-- Stored records --
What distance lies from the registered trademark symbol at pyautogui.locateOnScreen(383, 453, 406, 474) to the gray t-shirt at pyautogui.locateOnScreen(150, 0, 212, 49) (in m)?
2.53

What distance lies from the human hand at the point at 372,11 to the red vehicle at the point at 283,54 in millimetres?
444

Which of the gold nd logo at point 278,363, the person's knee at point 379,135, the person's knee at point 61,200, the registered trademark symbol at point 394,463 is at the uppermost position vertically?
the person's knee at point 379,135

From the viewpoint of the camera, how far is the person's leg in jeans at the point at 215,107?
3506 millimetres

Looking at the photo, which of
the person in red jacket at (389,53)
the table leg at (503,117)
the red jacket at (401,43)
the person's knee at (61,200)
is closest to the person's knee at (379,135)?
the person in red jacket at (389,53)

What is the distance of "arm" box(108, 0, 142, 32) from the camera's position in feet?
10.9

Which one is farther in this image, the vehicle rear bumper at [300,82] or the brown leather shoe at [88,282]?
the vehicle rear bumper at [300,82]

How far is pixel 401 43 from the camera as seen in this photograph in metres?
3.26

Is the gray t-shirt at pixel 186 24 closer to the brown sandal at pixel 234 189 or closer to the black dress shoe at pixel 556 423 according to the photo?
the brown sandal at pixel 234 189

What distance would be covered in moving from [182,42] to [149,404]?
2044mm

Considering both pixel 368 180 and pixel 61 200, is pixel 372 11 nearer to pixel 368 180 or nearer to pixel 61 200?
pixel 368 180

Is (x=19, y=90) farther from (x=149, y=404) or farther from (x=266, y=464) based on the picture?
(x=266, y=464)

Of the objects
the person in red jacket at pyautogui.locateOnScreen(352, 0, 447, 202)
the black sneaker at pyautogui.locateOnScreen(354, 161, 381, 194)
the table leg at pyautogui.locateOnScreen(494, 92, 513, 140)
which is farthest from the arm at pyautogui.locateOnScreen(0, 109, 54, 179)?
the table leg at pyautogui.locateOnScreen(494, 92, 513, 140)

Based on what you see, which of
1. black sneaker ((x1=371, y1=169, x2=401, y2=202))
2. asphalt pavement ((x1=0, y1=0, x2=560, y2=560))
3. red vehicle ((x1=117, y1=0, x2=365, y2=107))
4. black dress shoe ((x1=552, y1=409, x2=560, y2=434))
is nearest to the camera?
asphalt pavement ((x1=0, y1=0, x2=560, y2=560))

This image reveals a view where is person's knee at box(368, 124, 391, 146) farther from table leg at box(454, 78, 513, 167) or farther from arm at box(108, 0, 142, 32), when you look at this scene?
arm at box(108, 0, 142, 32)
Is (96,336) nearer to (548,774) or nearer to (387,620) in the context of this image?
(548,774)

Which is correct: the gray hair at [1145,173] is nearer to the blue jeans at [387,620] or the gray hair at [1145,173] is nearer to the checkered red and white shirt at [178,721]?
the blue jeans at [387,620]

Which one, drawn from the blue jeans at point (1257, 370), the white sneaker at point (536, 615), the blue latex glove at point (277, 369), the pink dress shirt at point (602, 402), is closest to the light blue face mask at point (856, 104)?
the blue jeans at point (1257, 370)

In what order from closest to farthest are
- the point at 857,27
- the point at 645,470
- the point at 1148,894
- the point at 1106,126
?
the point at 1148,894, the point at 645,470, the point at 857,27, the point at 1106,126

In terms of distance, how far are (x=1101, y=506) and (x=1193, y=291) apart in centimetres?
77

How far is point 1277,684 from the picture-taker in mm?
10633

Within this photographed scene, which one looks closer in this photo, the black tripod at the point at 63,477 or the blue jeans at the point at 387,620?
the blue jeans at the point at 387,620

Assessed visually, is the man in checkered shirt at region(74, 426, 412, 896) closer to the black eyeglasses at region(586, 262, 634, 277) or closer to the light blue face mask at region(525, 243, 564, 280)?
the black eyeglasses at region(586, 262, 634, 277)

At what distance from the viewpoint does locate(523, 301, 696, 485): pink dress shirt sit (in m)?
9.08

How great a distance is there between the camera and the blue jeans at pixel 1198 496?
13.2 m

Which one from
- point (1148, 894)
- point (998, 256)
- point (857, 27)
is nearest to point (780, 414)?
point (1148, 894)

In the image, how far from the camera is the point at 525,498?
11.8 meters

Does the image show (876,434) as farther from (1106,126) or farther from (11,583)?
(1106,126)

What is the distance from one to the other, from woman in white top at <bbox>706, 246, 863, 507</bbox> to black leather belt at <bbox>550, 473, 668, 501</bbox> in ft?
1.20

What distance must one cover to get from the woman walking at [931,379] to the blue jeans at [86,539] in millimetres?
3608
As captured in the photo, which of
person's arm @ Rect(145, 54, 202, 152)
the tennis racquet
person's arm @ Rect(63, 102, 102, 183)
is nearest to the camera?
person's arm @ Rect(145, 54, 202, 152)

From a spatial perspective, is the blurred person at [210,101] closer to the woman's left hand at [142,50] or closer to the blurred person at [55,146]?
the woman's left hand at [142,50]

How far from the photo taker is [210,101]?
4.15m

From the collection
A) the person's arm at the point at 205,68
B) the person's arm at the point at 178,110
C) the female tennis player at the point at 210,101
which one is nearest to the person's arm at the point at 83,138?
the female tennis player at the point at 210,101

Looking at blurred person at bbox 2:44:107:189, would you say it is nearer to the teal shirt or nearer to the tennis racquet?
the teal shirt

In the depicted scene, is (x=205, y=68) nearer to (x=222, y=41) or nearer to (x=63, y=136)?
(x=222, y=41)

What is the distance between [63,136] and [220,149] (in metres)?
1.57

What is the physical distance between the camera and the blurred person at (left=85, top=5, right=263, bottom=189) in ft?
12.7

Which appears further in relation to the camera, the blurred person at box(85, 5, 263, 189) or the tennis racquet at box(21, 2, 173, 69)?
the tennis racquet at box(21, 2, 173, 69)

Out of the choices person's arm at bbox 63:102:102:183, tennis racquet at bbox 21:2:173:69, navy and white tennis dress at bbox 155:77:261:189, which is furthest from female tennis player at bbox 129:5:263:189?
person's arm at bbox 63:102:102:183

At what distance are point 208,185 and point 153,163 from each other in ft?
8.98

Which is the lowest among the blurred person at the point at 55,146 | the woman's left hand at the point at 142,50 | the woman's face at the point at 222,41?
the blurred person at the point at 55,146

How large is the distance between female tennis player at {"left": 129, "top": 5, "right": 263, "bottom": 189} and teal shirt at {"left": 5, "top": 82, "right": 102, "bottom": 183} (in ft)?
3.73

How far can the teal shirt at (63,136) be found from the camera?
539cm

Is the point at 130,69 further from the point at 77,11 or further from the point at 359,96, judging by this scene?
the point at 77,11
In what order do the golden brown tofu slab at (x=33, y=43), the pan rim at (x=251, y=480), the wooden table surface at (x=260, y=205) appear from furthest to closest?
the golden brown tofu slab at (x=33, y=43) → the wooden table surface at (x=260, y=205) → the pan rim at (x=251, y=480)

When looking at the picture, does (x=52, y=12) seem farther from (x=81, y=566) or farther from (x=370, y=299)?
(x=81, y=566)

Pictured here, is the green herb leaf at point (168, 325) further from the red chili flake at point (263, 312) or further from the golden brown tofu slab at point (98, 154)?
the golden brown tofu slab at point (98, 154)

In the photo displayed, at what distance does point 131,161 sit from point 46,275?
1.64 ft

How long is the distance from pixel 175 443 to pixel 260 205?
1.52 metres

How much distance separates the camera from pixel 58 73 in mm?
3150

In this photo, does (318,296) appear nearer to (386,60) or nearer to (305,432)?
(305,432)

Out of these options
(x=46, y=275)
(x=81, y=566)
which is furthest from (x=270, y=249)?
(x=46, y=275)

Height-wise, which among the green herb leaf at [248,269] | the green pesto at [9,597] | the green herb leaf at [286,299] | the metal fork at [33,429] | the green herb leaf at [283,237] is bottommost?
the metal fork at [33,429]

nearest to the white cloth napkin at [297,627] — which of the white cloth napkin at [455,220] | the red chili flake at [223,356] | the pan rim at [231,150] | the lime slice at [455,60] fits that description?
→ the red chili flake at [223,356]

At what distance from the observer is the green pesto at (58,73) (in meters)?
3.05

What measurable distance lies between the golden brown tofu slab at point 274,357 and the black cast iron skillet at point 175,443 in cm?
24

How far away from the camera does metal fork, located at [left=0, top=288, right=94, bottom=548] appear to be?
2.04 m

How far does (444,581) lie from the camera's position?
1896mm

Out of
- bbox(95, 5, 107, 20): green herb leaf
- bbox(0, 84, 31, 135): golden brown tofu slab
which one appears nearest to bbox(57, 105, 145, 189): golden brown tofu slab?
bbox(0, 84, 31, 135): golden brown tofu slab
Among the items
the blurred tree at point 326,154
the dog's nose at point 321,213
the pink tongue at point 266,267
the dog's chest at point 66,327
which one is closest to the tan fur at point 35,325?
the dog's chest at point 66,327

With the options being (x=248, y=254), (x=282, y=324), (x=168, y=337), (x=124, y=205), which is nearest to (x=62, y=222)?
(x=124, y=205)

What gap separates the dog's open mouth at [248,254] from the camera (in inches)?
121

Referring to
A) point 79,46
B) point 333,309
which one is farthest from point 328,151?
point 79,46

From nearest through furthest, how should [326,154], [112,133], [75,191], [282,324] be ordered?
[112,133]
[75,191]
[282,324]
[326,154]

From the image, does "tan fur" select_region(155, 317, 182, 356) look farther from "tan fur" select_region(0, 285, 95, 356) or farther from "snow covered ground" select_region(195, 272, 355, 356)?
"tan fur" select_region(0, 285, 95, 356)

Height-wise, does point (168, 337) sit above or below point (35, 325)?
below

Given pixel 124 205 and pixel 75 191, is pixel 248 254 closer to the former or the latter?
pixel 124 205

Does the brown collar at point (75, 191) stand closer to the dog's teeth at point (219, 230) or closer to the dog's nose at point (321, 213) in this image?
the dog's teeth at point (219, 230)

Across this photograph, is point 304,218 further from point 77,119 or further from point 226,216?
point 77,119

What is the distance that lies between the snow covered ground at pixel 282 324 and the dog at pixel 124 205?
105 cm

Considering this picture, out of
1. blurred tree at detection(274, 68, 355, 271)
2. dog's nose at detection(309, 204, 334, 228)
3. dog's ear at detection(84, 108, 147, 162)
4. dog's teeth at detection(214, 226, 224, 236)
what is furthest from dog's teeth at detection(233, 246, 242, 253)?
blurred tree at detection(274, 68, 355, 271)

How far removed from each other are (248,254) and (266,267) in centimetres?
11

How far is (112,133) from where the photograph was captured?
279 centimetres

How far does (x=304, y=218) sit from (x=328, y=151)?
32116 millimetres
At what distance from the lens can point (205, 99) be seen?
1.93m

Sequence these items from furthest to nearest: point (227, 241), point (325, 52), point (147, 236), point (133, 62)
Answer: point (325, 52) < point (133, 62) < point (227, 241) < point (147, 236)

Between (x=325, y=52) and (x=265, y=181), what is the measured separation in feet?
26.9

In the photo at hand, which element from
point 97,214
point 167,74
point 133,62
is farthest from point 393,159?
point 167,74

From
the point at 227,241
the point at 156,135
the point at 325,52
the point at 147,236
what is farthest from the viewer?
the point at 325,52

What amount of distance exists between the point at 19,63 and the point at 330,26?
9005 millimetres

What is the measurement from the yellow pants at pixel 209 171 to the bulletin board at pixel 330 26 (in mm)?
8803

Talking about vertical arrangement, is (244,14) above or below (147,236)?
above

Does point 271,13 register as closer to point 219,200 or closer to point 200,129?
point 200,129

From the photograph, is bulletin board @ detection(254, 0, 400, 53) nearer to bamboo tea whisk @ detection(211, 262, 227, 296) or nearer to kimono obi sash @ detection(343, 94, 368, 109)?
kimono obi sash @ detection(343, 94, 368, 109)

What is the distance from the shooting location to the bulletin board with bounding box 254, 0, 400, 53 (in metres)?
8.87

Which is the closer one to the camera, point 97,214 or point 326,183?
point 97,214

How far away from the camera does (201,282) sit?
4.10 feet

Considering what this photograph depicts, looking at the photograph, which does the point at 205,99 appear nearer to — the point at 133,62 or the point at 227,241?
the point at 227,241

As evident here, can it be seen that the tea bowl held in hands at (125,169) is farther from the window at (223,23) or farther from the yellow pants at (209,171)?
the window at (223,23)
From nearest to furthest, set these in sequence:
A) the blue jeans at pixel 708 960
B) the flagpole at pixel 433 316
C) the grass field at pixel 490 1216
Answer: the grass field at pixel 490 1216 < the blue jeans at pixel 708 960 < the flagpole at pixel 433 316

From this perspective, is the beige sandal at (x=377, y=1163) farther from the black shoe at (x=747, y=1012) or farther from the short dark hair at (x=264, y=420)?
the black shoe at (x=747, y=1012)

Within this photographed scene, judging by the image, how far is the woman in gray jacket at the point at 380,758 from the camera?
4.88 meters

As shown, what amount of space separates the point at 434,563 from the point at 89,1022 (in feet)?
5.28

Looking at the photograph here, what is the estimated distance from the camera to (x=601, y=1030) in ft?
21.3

-- Work to do --
Each line from the one containing "As evident here, can" to the final line of the entries above must be returned exactly, and no other line may appear.

-- Result of the task --
As evident here, can it be seen that the tea bowl held in hands at (125,169) is farther from the window at (223,23) or farther from the yellow pants at (209,171)?
the window at (223,23)
From nearest to furthest, set these in sequence:
A) the blue jeans at pixel 708 960
B) the flagpole at pixel 433 316
C) the grass field at pixel 490 1216
Answer: the grass field at pixel 490 1216 < the blue jeans at pixel 708 960 < the flagpole at pixel 433 316

From this perspective, is the beige sandal at (x=377, y=1163) farther from the black shoe at (x=747, y=1012) or farther from the short dark hair at (x=264, y=420)?
the black shoe at (x=747, y=1012)

Within this photographed scene, judging by the image, how far is the woman in gray jacket at the point at 380,758 from the camera?
4.88 meters

As shown, what amount of space separates the point at 434,563 from the point at 89,1022 (in feet)?
5.28

Looking at the photograph here, what is the estimated distance from the camera to (x=601, y=1030) in ft?
21.3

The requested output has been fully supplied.